Inspecting discrepancy between multivariate distributions using half-space depth-based information criteria

TMLR Paper6120 Authors

06 Oct 2025 (modified: 07 Mar 2026)Decision pending for TMLREveryoneRevisionsBibTeXCC BY 4.0
Abstract: This article inspects whether a multivariate distribution differs from a specified distribution and tests the equality of two multivariate distributions. In this study, a graphical tool-kit using well-known half-space depth-based information criteria is proposed, which is a two-dimensional plot, regardless of the dimension of the data. The simple interpretability of the proposed graphical tool-kit motivates us to formulate test statistics to carry out the corresponding testing of hypothesis problems. It is established that the proposed tests based on the same information criteria are consistent. Moreover, the asymptotic distributions of the test statistics under contiguous/local alternatives are derived, which enables us to compute the asymptotic power of these tests. Empirical studies demonstrate that these tests outperform several existing methods across a range of distributions, which indicates that the proposed methodology is robust as well. The practical utility of the proposed tool-kit and tests is further illustrated through applications to two benchmark real-world datasets.
Submission Length: Long submission (more than 12 pages of main content)
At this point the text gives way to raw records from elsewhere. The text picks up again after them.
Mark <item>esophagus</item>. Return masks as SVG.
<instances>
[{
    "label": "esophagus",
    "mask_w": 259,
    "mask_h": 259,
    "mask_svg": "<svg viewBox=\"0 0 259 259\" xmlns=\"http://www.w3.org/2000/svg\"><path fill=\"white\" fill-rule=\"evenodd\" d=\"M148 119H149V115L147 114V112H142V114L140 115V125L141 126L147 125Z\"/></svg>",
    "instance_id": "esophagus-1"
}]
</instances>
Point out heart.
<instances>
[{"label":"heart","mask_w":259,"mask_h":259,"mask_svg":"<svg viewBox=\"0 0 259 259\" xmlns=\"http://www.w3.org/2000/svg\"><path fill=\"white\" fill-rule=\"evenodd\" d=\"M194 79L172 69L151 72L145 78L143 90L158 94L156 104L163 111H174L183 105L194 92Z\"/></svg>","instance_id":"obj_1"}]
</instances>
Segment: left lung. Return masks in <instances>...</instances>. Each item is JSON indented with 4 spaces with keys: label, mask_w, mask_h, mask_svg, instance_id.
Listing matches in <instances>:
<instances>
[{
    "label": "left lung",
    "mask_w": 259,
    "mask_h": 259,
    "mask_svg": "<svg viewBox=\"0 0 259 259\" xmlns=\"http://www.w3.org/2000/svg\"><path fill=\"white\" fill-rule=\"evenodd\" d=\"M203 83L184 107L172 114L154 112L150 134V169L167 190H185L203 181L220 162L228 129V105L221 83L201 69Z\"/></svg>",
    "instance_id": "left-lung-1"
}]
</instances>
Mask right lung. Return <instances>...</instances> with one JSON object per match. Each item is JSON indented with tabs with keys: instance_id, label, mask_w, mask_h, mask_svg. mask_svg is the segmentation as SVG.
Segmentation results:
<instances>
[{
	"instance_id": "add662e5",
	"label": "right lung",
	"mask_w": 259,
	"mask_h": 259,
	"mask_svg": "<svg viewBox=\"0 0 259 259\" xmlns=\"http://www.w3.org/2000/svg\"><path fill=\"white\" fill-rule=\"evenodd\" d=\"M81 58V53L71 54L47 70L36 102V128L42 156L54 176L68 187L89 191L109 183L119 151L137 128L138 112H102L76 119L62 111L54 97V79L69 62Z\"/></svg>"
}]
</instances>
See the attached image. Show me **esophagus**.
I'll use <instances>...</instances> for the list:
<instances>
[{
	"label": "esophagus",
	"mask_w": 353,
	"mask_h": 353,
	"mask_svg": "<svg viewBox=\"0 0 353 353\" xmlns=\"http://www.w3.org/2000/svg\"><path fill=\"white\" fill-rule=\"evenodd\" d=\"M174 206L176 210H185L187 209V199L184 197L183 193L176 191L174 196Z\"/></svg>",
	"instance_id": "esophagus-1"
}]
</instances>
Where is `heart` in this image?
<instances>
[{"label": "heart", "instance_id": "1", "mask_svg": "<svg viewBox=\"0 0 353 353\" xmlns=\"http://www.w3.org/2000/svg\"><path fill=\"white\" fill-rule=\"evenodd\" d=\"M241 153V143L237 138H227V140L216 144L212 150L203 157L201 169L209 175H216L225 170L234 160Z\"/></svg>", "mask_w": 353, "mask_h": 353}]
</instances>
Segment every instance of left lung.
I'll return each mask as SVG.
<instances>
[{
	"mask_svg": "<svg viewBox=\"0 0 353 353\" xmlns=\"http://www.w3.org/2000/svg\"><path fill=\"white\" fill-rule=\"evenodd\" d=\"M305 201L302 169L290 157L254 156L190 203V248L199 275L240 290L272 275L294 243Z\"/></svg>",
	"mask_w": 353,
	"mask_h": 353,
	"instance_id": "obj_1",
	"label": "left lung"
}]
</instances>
Changes Since Last Submission: In view of the Action Editor's comment, in the Camera Ready version, the following changes have been made: 1. On page 1, the authors' names and other details have been added along with the OpenReview link. 2. On page 7, in the middle part of Remark 3, the more detailed explanation is added to respond to the reviewer’s comment on the rescaling factor. 3. On pages 7 and 8, in the algorithms, the values of $M$ and $B$ have been provided (kindly see Step 1.1, Step 1.5, Step 2.1 and Step 2.4) following the reviewer's comment. In addition, in the spirit of the Reviewer's comment, a small discussion has been added on the choices of $M$ and $B$ on page 9 after step 2.6 in the algorithm. 4. On page 20, a formal acknowledgement has been added.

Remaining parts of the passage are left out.